The question is basically how does the curve behave when x is close to $0$.

A rough estimate would be to use cos x = 1 and sin x = x when x is close to $0$.

Then $\frac{2 + \cos x}{3\sqrt x – x^2 \sin x} \approx

\frac{3}{3\sqrt x – x^3} \approx \frac{1}{\sqrt x}$

when $x$ is close to $0$ and

$\int_0^\epsilon \frac{dx}{\sqrt x}$ is finite.
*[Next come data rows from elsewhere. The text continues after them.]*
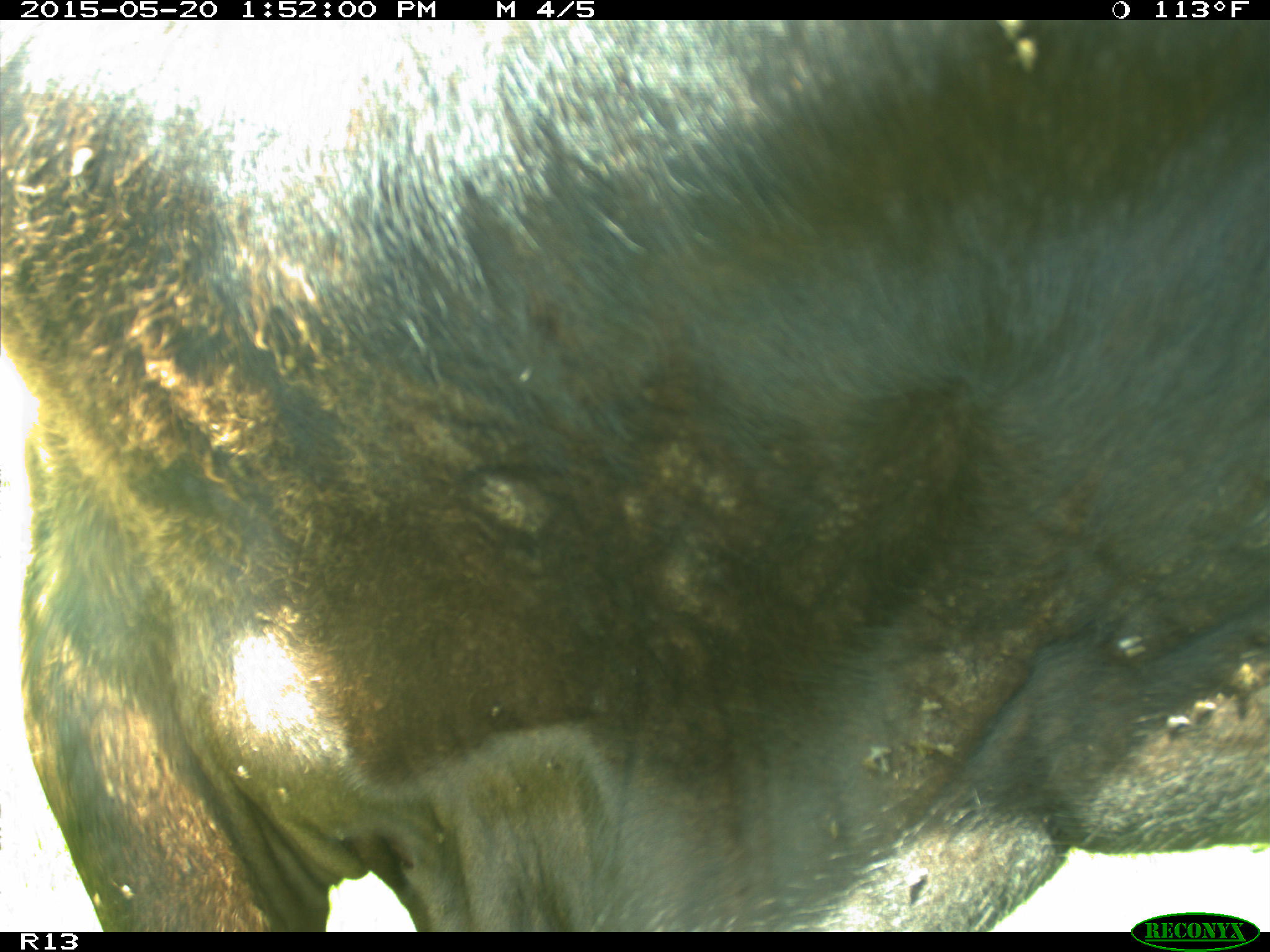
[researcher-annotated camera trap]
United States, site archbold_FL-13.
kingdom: Animalia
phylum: Chordata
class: Mammalia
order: Artiodactyla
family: Bovidae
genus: Bos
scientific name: Bos taurus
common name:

This is evocative, but it is not proof.

So let’s look at

$$\frac{1}{\sqrt x} – \frac{2 + \cos x}{3\sqrt x – x^2 \sin x} =

\frac{1}{\sqrt x} \left(1 – \frac{2 + \cos x}{3 – x^{3/2} \sin x}\right)$$

Pick some small positive $\epsilon$, say $\epsilon = \frac{1}{10}$ if you insists on a number. For $0 \le x \le \epsilon$,

- $0 \le x^{3/2}\sin x < \epsilon$
- $1 \ge \cos x > 1 – \epsilon^2$

It follows that

- $ 2 + \cos x > 3 – \epsilon^2$
- $ 3 – x^{3/2} \sin x \le 3$

Which gives us

$$1 – \frac{2 + \cos x}{3 – x^{3/2} \sin x} < 1 \text{ when } 0 \le x \le \epsilon$$

So

$$

0 < \int_0^{\epsilon} \frac{2 + \cos x}{3\sqrt x – x^2 \sin x}dx

< \int_0^{\epsilon} \frac{dx}{\sqrt x}

$$

Which is enough to prove that the integral exists.